What must be written out is each line from the one holding "斎藤雨梟作マンガ「ホテル暴風雨の日々」ep30 page8" through the end of the records, word for word, minus any pictures.

(Scraped caption text data)
------
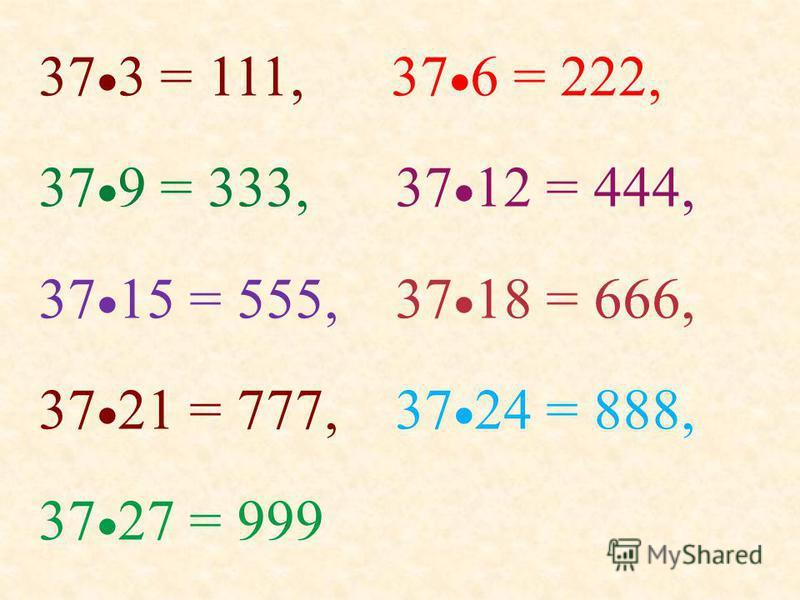 37 3 = 111, 37 6 = 222, 37 9 = 333, 37 12 = 444, 37 15 = 555, 37 18 = 666, 37 21 = 777, 37 24 = 888, 37 27 = 999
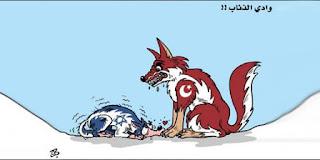 karikatür - Kalite Blog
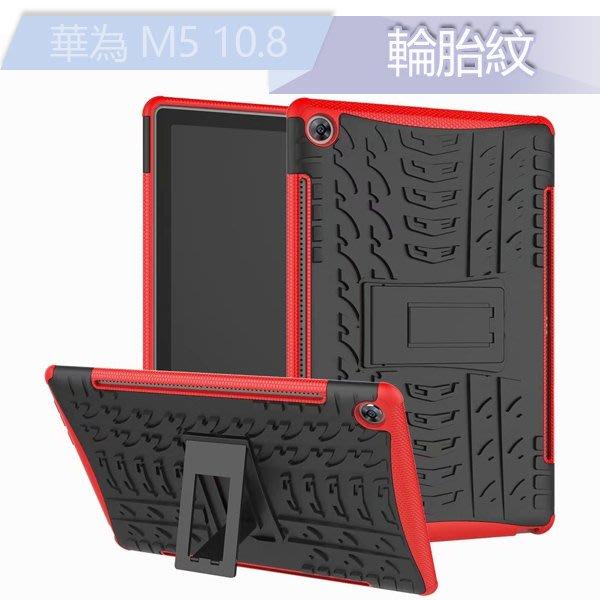 華為 HUAWEI MediaPad M5 10.8吋 平板保護套 輪胎紋 支架 硬殼 保護殼 全包 防摔 平板 外殼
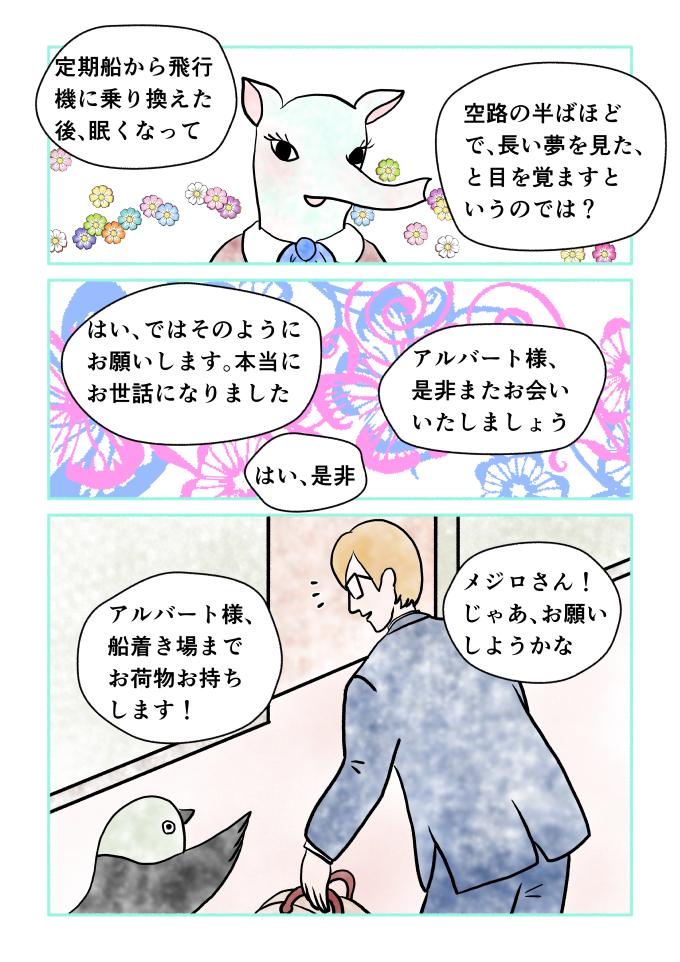 斎藤雨梟作マンガ「ホテル暴風雨の日々」ep30 page8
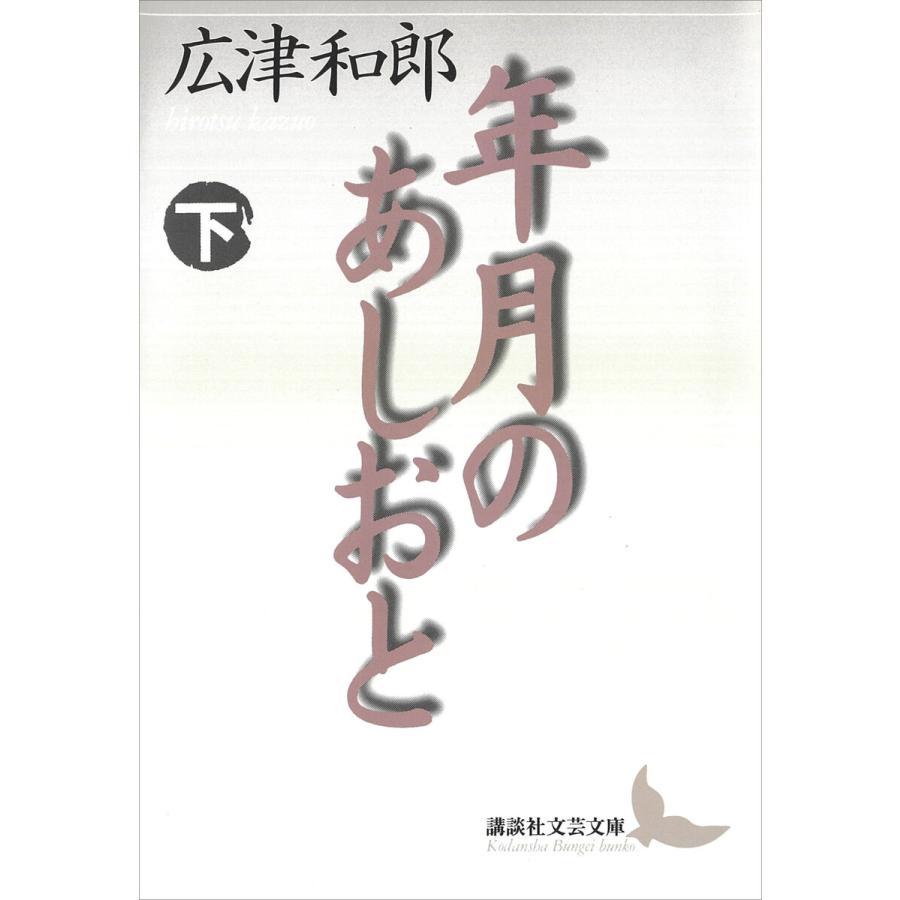 年月のあしおと (下) 電子書籍版 / 広津和郎 ebookjapan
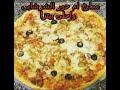 طريقة عمل البيتزا بيتزا تحفه#طريقة عمل البيتزا بالفراخ#مطبخ_ام_حور_الشرشابى فيديو من يوتيوب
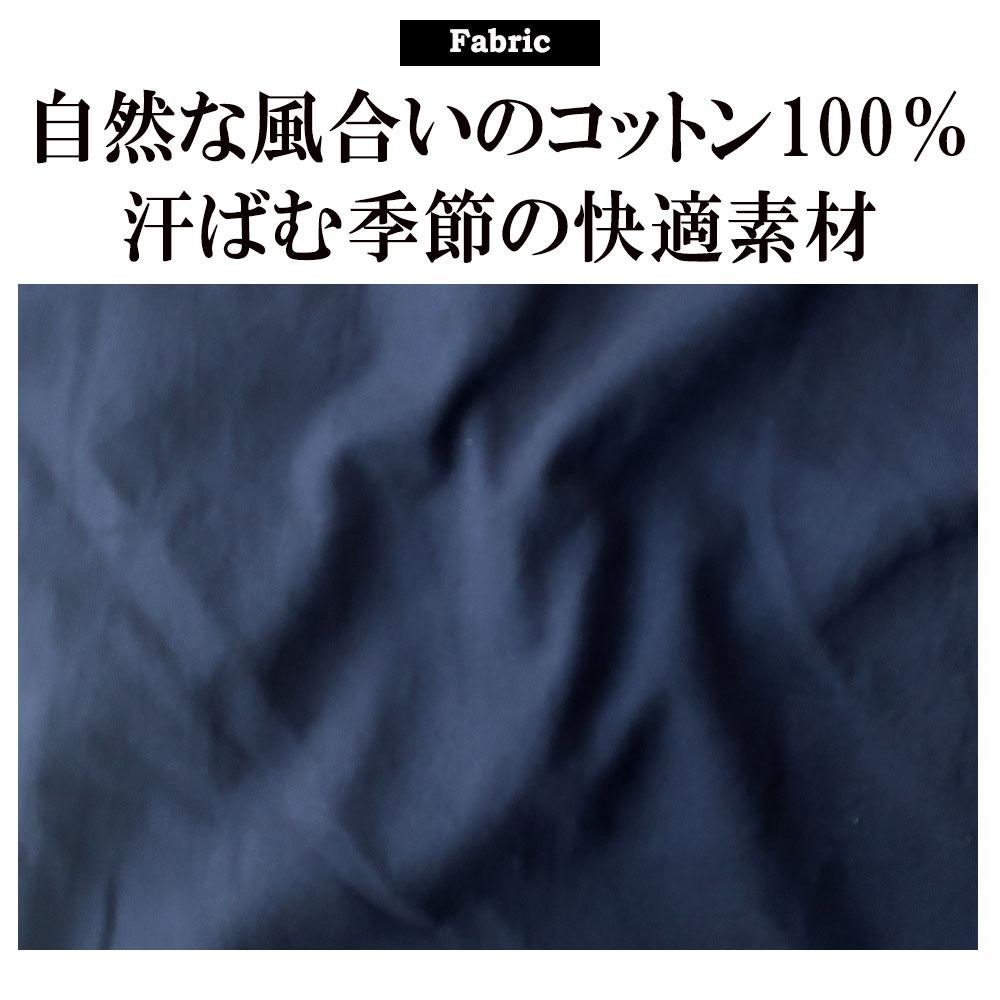 綿100%のゆったりチノショートパンツ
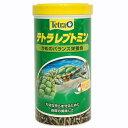 水棲ガメ 亀 ミドリガメ ミズガメ ゼニガメ/テトラ レプトミン220g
------
EXPECTED OUTPUT ▸
 斎藤雨梟作マンガ「ホテル暴風雨の日々」ep30 page8
 年月のあしおと (下) 電子書籍版 / 広津和郎 ebookjapan
 طريقة عمل البيتزا بيتزا تحفه#طريقة عمل البيتزا بالفراخ#مطبخ_ام_حور_الشرشابى فيديو من يوتيوب
 綿100%のゆったりチノショートパンツ
 水棲ガメ 亀 ミドリガメ ミズガメ ゼニガメ/テトラ レプトミン220g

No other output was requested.